Trecho selecionado
A ERA DAS REVOLUÇÕES - DO TRATADO DE VIENA A PRIMAVERA DOS POVOS DE 1848

 


A imagem acima representa A Liberdade guiando o povo (1830-1831). Realizada por Eugène Delacroix, a pintura expressa a insurgência de julho de 1830, um movimento da sociedade francesa contra as ações do rei Carlos X, que elevou os preços dos gêneros de primeira necessidade a partir de medidas reacionárias em favor da aristocracia – como o retorno do ensino eclesiástico, o fortalecimento da censura, a restrição ao voto e a dissolução do parlamento francês.

Assim como a pintura de Delacroix, diversas formas de criação artística e literária (como os Miseráveis de Victor Hugo) vão se manifestar neste período, marcando um movimento sociocultural que ficou conhecido como Romantismo. Os pensadores românticos buscavam contrapor o pensamento iluminista, valorizando em suas obras, o sentimento e a imaginação, pregando a liberdade de expressar as emoções em versos livres, cores vivas e peças musicais, carregadas de sentimentos pessoais e com fervor nacional. A sua visão de mundo geralmente era marcada no credo em uma construção social justa e harmoniosa.   

Desde a derrota de Napoleão e o Congresso de Viena, nós temos na Europa uma tentativa de restauração dos regimes absolutistas no continente, liderado pelo príncipe austríaco Klemens Von Metternich. Monarcas são recolocados no poder (como Luís XVIII na França) e privilégios da nobreza e do clero são restabelecidos. Porém, tudo isso ocorre num contexto em que as mudanças promovidas pelas Revoluções Industriais e Francesa já eram irreversíveis. A industrialização havia avançado assim como o sistema capitalista, a burguesia, e os ideais liberais. Por outro lado, a classe trabalhadora também havia se expandido e tinha suas próprias demandas. É nesse contexto que nós vamos adentrar num período conhecido como ‘A Era das Revoluções’.

Dados fornecidos

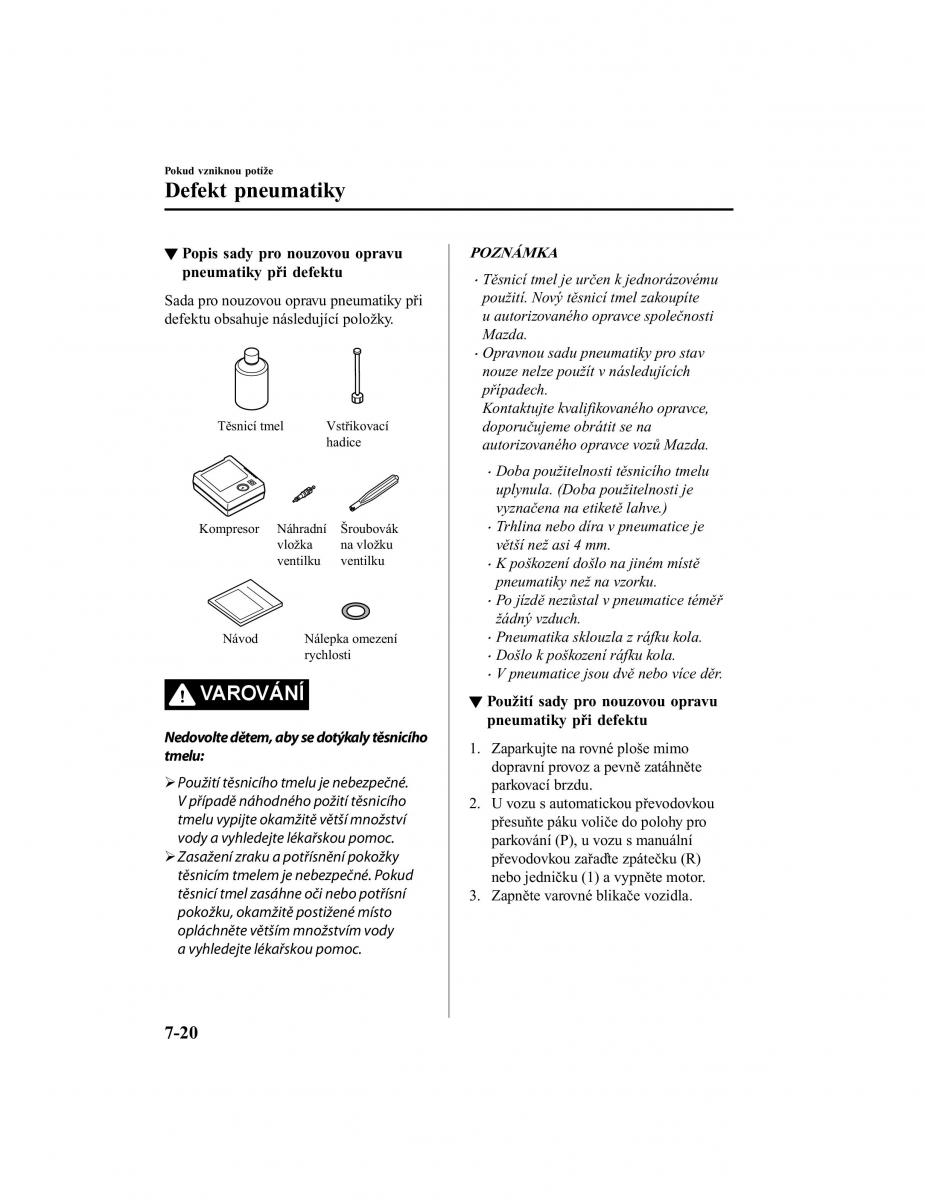 Pokud vzniknou potíže

Defekt pneumatiky

▼ Popis sady pro nouzovou opravu pneumatiky při defektu

Sada pro nouzovou opravu pneumatiky při defektu obsahuje následující položky.

Těsnicí tmel

Vstřikovací hadice

Kompresor

Náhradní vložka ventilku

Šroubovák na vložku ventilku

Návod

Nálepka omezení rychlosti

VAROVÁNÍ

Nedovolte dětem, aby se dotýkaly těsnicího tmelu:

➢ Použití těsnicího tmelu je nebezpečné. V případě náhodného požití těsnicího tmelu vypijte okamžitě větší množství vody a vyhledejte lékařskou pomoc.

➢ Zasažení zraku a potřísnění pokožky těsnicím tmelem je nebezpečné. Pokud těsnicí tmel zasáhne oči nebo potřísní pokožku, okamžitě postižené místo opláchněte větším množstvím vody a vyhledejte lékařskou pomoc.

POZNÁMKA

· Těsnicí tmel je určen k jednorázovému použití. Nový těsnicí tmel zakoupíte u autorizovaného opravce společnosti Mazda.

· Opravnou sadu pneumatiky pro stav nouze nelze použít v následujících případech.
Kontaktujte kvalifikovaného opravce, doporučujeme obrátit se na autorizovaného opravce vozů Mazda.

· Doba použitelnosti těsnicího tmelu uplynula. (Doba použitelnosti je vyznačena na etiketě lahve.)
· Trhlina nebo díra v pneumatice je větší než asi 4 mm.
· K poškození došlo na jiném místě pneumatiky než na vzorku.
· Po jízdě nezůstal v pneumatice téměř žádný vzduch.
· Pneumatika sklouzla z ráfku kola.
· Došlo k poškození ráfku kola.
· V pneumatice jsou dvě nebo více děr.

▼ Použití sady pro nouzovou opravu pneumatiky při defektu

1. Zaparkujte na rovné ploše mimo dopravní provoz a pevně zatáhněte parkovací brzdu.
2. U vozu s automatickou převodovkou přesuňte páku voliče do polohy pro parkování (P), u vozu s manuální převodovkou zařaďte zpátečku (R) nebo jedničku (1) a vypněte motor.
3. Zapněte varovné blikače vozidla.

7-20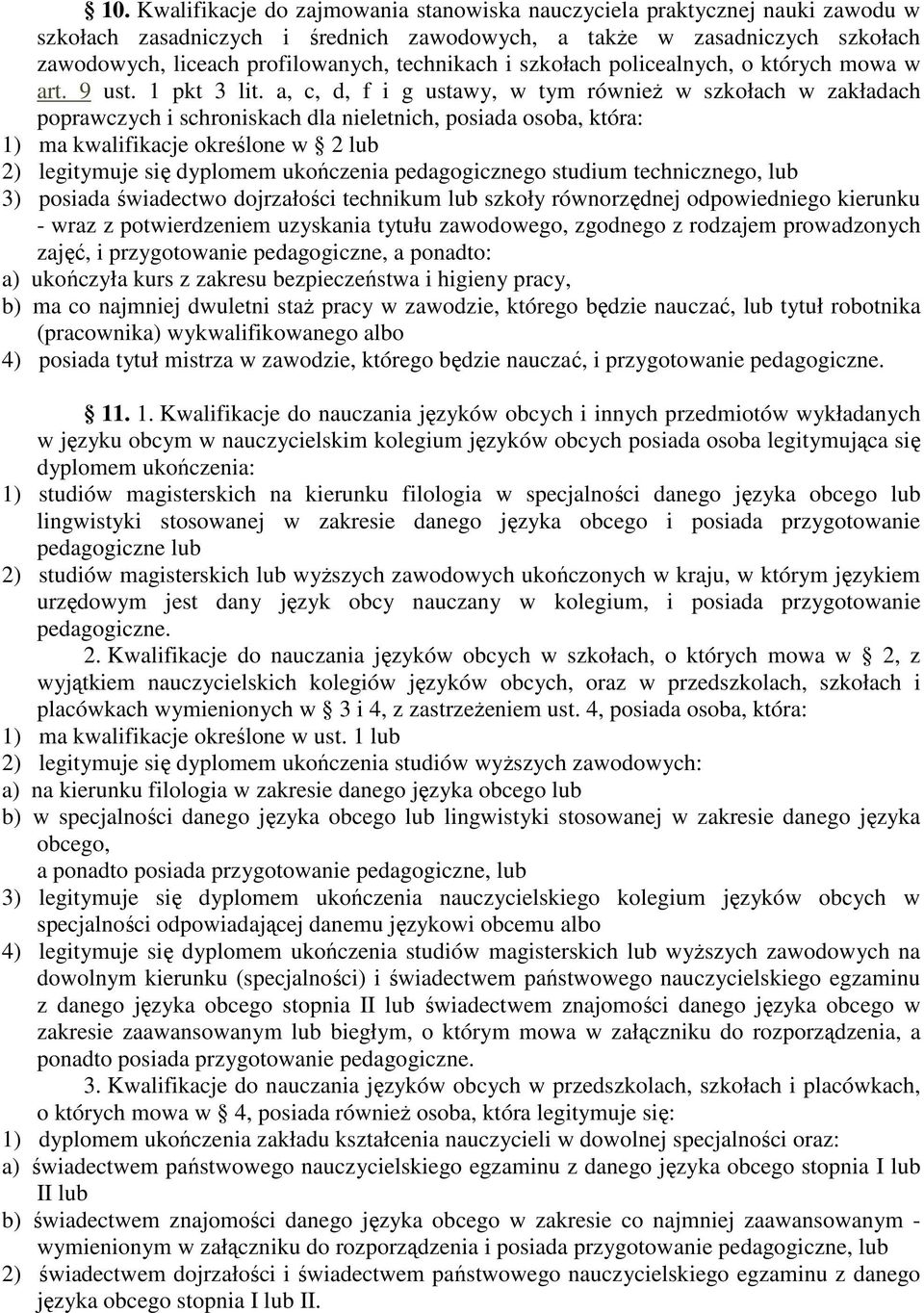 § 10. Kwalifikacje do zajmowania stanowiska nauczyciela praktycznej nauki zawodu w szkołach zasadniczych i średnich zawodowych, a także w zasadniczych szkołach zawodowych, liceach profilowanych, technikach i szkołach policealnych, o których mowa w art. 9 ust. 1 pkt 3 lit. a, c, d, f i g ustawy, w tym również w szkołach w zakładach poprawczych i schroniskach dla nieletnich, posiada osoba, która:
1) ma kwalifikacje określone w § 2 lub
2) legitymuje się dyplomem ukończenia pedagogicznego studium technicznego, lub
3) posiada świadectwo dojrzałości technikum lub szkoły równorzędnej odpowiedniego kierunku - wraz z potwierdzeniem uzyskania tytułu zawodowego, zgodnego z rodzajem prowadzonych zajęć, i przygotowanie pedagogiczne, a ponadto:
a) ukończyła kurs z zakresu bezpieczeństwa i higieny pracy,
b) ma co najmniej dwuletni staż pracy w zawodzie, którego będzie nauczać, lub tytuł robotnika (pracownika) wykwalifikowanego albo
4) posiada tytuł mistrza w zawodzie, którego będzie nauczać, i przygotowanie pedagogiczne.

§ 11. 1. Kwalifikacje do nauczania języków obcych i innych przedmiotów wykładanych w języku obcym w nauczycielskim kolegium języków obcych posiada osoba legitymująca się dyplomem ukończenia:
1) studiów magisterskich na kierunku filologia w specjalności danego języka obcego lub lingwistyki stosowanej w zakresie danego języka obcego i posiada przygotowanie pedagogiczne lub
2) studiów magisterskich lub wyższych zawodowych ukończonych w kraju, w którym językiem urzędowym jest dany język obcy nauczany w kolegium, i posiada przygotowanie pedagogiczne.
2. Kwalifikacje do nauczania języków obcych w szkołach, o których mowa w § 2, z wyjątkiem nauczycielskich kolegiów języków obcych, oraz w przedszkolach, szkołach i placówkach wymienionych w § 3 i 4, z zastrzeżeniem ust. 4, posiada osoba, która:
1) ma kwalifikacje określone w ust. 1 lub
2) legitymuje się dyplomem ukończenia studiów wyższych zawodowych:
a) na kierunku filologia w zakresie danego języka obcego lub
b) w specjalności danego języka obcego lub lingwistyki stosowanej w zakresie danego języka obcego,
a ponadto posiada przygotowanie pedagogiczne, lub
3) legitymuje się dyplomem ukończenia nauczycielskiego kolegium języków obcych w specjalności odpowiadającej danemu językowi obcemu albo
4) legitymuje się dyplomem ukończenia studiów magisterskich lub wyższych zawodowych na dowolnym kierunku (specjalności) i świadectwem państwowego nauczycielskiego egzaminu z danego języka obcego stopnia II lub świadectwem znajomości danego języka obcego w zakresie zaawansowanym lub biegłym, o którym mowa w załączniku do rozporządzenia, a ponadto posiada przygotowanie pedagogiczne.
3. Kwalifikacje do nauczania języków obcych w przedszkolach, szkołach i placówkach, o których mowa w § 4, posiada również osoba, która legitymuje się:
1) dyplomem ukończenia zakładu kształcenia nauczycieli w dowolnej specjalności oraz:
a) świadectwem państwowego nauczycielskiego egzaminu z danego języka obcego stopnia I lub II lub
b) świadectwem znajomości danego języka obcego w zakresie co najmniej zaawansowanym - wymienionym w załączniku do rozporządzenia i posiada przygotowanie pedagogiczne, lub
2) świadectwem dojrzałości i świadectwem państwowego nauczycielskiego egzaminu z danego języka obcego stopnia I lub II.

Instruções da tarefa
No trecho sobre a Era das Revoluções, quem liderou a tentativa de restaurar os regimes absolutistas na Europa depois do Congresso de Viena?

Solução a seguir
O príncipe austríaco Klemens Von Metternich.